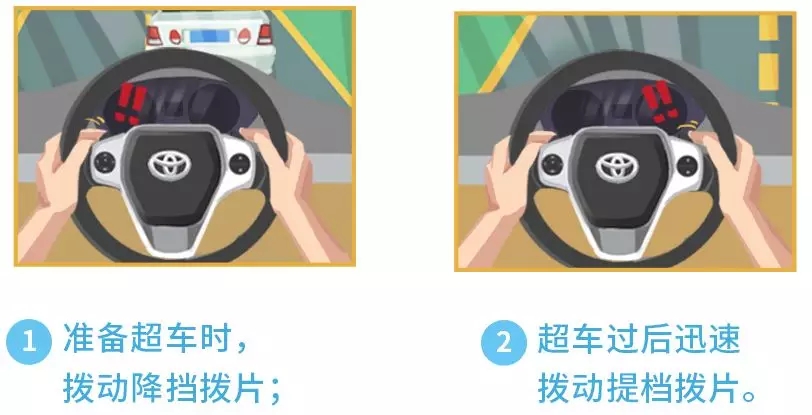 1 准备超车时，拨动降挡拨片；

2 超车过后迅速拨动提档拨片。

※ ※ ※

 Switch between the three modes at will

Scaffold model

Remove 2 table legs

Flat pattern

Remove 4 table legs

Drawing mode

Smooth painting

※ ※ ※

> Try it
Report how many lines in this data include the string "table", and nothing else.

> Result below
2